YOUR INSTRUCTIONS: In the passage on Sankaradeva, rewrite the paragraph beginning "As a side-note" as a short bulleted list that keeps its main facts.

DOCUMENT PASSAGE:
== Segment start ==

Science—embryology, to be precise,—philosophy and poetics thus come together in
one irresistible combination.
As a side-note,
Sankaradeva never viewed the texts such as the Puranas and the Mahabharata as
historical texts. This is also a tremendous lesson for today’s interpreters. In
the Caturbbimsati Avatara section of his Kirttana,
Sankaradeva says that as Vyasa saw that the people had become ‘of extremely
dull intellect’, he decided to compose the Puranas. This clearly indicates that
these are philosophico-scientific texts containing abstruse concepts and
scenarios in a ‘storified’ form.
Now, in
order to appreciate fully this microcosmic vision of Sankaradeva—its full
philosophical import as well as its practical implication—we have also to consider
the strategy of personification that is adopted in the Puranic universe of discourse.
There seems to be, as soon as we enter the puranic realm, a sudden profusion of
personalities—kings and warriors, devas,
asuras, mythical creatures, apsarases, rsis, etc. An overwhelming majority of these characters are the
personified forms of the various evolutes of primal matter.
At the
grossest level, we have the internal organs residing in the cavities of the
nether region of the body; these are known as the bhutas or daityas. Diametrically
opposite to these in point of nature, in the ‘heavenly’ or cerebral regions,
are the subtle neural entities known as the devas.

== Segment end ==

DATASET EXTRACT:
== Segment start ==

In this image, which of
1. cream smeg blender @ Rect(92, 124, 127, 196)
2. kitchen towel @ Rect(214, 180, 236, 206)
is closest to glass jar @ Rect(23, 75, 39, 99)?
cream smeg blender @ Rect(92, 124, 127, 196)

== Segment end ==

COMPLETED EXERCISE:
- Sankaradeva never treated texts such as the Puranas and the Mahabharata as historical texts, which is a major lesson for today's interpreters.
- In the Caturbbimsati Avatara section of his Kirttana, he says Vyasa composed the Puranas after seeing that people had become "of extremely dull intellect."
- This shows that these are philosophico-scientific texts that present abstruse concepts and scenarios in a "storified" form.